Fed nears a hiking pause – history points to recession and possible October 2023 rate cut

The Federal Reserve Bank has been on an aggressive tightening path since March 2022. A total of 425 bps of rate hikes have pushed the Fed Funds Rate to 4.25%, the highest level since December 2007. The market is pricing in an extra 58 bps of rate hikes by June 2023, but numerous forecasters have been quite vocal that the Fed could be making its last tightening move in the first quarter and then opting to pause. It appears quite plausible for the Fed to eventually pause and allow the economy to absorb the higher interest rates. Sectors that are dependent on interest rates, like the housing sector, had fared negatively in 2022, elevating concerns about their 2023 performance.

Three rate hiking cycles since 2000

Since 2000 there have been three periods that the Fed completed its rate hiking cycle and then paused. Table 1 below presents these three instances and the main events during and after its pause. Interestingly, during the last 22 years the Fed has delivered 36 rate hikes with an average move size of 33bps. On the other hand, 26 rate cuts have been announced but the average move size was much higher at 46 bps.

Key similarity in these periods is the ensuing recession

The famous dotcom crash occurred just before and continued during the 2000-2001 Fed pause, eventually wiping out $5trillion from stock markets’ capitalization. By October 2002 the Nasdaq index had dropped 78% from its peak. Unsurprisingly, a short-lived recession ensued lasting from March 2011 to November 2001.

Similarly, the 2007-09 financial crisis began during the 2006-07 Fed pause. The defaults by subprime lenders in the first quarter of 2007 were an early indication of the “financial typhoon” that hit the financial markets in August 2007 when two hedge funds were frozen. The end-product of this financial crisis was the Euro area sovereign debt crisis and the accompanied euro periphery bailouts. The National Bureau of Economic Research (NBER) in the US has identified the December 2007 - June 2009 period as the longest-running recession since the 1929-1933 economic crash.

Thirdly, another recession followed the 2018-19 Fed pause. The pause in monetary policy tightening occurred amidst the trade war between the US and China, the aftermath of the NAFTA renegotiation (September 2018) and, more importantly, the first effort from the Fed to reduce its ballooning balance sheet. The first Quantitative Tightening (QT) operation started in October 2017 and was stopped abruptly in September 2019.

Duration of the pauses and projection to current timeframe

The duration of the Fed pauses has varied in the three periods examined. The 2000-01 pause lasted 10 months, the 2006-07 stop endured 15 months while the third pause had an eight-month life. Assuming that the Fed delivers its final rate move at the March 22 meeting then, based on its recent history, the projected pause would potentially end at some point between October 31, 2023 and June 9, 2024. Current market pricing points to a total of 52 bps of rate cuts in the second half of 2023, while there are increasing voices in the market that the anticipated recession would most likely force the Fed to cut rates even earlier and at a faster pace.

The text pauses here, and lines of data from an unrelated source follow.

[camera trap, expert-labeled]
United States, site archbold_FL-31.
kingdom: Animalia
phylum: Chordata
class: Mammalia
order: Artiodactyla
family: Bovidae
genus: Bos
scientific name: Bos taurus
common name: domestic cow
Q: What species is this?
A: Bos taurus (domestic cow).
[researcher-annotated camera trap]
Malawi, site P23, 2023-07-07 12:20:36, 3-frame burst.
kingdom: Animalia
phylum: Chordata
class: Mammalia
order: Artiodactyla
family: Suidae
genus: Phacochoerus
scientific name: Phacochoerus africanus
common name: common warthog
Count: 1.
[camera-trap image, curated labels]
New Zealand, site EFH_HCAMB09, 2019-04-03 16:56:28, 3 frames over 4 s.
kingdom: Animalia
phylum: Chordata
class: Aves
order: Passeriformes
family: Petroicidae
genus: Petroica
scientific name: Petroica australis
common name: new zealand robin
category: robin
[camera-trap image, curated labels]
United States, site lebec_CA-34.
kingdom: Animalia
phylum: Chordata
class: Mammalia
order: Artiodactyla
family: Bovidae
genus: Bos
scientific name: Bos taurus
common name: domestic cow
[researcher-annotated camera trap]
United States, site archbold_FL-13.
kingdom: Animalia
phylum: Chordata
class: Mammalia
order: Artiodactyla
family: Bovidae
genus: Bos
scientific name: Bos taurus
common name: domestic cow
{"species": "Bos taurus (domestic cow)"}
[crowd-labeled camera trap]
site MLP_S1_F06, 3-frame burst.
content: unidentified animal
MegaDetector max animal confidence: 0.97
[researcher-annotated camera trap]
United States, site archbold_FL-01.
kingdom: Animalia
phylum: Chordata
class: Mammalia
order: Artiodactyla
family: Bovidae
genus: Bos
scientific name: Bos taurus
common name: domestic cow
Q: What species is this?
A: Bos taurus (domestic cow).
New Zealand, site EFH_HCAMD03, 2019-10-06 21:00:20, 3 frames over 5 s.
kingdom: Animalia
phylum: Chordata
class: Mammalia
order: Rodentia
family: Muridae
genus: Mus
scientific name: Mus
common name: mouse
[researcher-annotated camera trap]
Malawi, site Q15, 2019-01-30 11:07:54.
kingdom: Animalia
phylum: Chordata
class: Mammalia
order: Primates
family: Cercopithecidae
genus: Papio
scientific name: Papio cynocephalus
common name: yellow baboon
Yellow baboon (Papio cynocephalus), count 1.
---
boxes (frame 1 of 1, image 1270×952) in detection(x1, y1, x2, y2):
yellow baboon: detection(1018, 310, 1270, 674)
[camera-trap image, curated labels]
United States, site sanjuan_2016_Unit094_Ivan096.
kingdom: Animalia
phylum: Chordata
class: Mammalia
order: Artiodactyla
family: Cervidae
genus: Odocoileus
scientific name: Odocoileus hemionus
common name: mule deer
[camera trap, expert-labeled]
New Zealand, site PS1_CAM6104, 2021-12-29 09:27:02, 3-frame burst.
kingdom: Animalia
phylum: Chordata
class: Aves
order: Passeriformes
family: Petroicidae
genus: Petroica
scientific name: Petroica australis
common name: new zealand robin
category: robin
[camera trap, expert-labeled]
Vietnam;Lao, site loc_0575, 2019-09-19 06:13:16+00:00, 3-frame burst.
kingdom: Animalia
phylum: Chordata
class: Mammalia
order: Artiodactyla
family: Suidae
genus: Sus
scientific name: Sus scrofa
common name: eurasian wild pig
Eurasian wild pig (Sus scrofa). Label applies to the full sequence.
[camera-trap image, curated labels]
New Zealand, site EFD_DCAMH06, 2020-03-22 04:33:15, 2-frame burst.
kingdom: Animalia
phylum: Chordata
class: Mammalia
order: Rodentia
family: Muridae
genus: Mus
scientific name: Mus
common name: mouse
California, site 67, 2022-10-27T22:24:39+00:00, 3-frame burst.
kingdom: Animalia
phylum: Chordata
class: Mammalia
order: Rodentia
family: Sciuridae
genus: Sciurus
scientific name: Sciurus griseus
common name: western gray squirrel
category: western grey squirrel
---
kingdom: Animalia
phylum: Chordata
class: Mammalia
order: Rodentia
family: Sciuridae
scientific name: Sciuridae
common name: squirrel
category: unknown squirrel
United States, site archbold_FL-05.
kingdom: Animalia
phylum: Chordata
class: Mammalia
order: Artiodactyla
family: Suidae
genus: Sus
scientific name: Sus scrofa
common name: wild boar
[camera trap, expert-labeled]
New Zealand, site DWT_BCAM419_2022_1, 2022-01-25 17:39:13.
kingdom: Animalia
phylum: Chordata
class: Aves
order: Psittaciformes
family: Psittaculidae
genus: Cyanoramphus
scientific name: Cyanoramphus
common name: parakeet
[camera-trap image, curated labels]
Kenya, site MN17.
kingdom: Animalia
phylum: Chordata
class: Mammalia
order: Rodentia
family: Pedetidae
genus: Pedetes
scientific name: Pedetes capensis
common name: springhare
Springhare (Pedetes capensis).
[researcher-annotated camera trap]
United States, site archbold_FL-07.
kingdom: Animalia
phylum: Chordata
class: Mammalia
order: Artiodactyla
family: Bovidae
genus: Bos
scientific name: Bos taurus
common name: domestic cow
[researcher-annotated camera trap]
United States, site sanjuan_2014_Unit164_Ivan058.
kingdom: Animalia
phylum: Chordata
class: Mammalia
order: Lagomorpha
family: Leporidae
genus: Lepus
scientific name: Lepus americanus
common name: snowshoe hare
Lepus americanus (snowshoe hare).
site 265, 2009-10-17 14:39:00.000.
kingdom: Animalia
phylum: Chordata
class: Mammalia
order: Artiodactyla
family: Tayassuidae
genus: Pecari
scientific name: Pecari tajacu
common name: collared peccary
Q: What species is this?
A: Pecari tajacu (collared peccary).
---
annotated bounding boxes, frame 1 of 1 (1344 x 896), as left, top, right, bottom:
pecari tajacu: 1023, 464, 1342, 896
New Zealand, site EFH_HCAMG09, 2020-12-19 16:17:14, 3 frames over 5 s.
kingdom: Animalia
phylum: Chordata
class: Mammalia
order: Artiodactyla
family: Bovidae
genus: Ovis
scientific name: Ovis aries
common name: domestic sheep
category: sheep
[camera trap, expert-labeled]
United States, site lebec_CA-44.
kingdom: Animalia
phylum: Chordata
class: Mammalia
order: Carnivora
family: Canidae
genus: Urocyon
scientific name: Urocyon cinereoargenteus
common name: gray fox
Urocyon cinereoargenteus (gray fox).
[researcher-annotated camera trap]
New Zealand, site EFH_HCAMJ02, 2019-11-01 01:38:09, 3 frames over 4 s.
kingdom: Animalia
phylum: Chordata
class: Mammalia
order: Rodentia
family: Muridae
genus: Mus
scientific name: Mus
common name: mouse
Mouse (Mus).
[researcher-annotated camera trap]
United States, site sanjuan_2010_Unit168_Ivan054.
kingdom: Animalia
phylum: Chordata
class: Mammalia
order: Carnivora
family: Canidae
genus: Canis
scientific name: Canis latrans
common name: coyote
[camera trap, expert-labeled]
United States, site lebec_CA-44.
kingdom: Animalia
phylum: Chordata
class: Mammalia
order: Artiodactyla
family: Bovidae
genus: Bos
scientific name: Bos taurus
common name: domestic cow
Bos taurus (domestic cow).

Price action in the three Fed pauses

We examined the performance in the three periods of stable monetary policy for various securities. Table 2 below presents the results. The immediate observation is that the 10-year US treasury yield sold off by 73-133 bps in these three periods, reversing part of the earlier move higher.  The 10-year yield currently stands at 3.45% and could potentially drop to as low as 2.10% if history repeats itself.

Stock markets reacted positively in the 2006-07 and 2018-19 pauses with an average advance of 18% and 24% for the S&P 500 and the DAX 40 respectively. But the same cannot be said for the 2000-01 figures that are negative due to the dotcom crisis. Similarly, both Gold and WTI oil prices recorded gains in the second and third periods, averaging gains of 16% and 19% respectively, but recorded losses in the 2000-01 pause.

Summary of our findings

With the market anxiously trying to forecast the Fed’s reaction function, we have examined the three instances that the Fed paused its rate hiking cycle. These pauses lasted from eight to 15 months, going against both the forecasters’ current expectations and market pricing of a rate cut during the second quarter of 2023. However, it is worth noting that the Fed stops occurred during or were followed by a recession in the US economy. These historical events lend some credibility to the advocates of an imminent recession. Finally, performance has been relatively mixed apart from the 10-year yield recording a drop of 73-133 bps in the examined periods. Interestingly, both the equity and commodity markets enjoyed strong returns in the 2006-07 and 2018-19 pauses.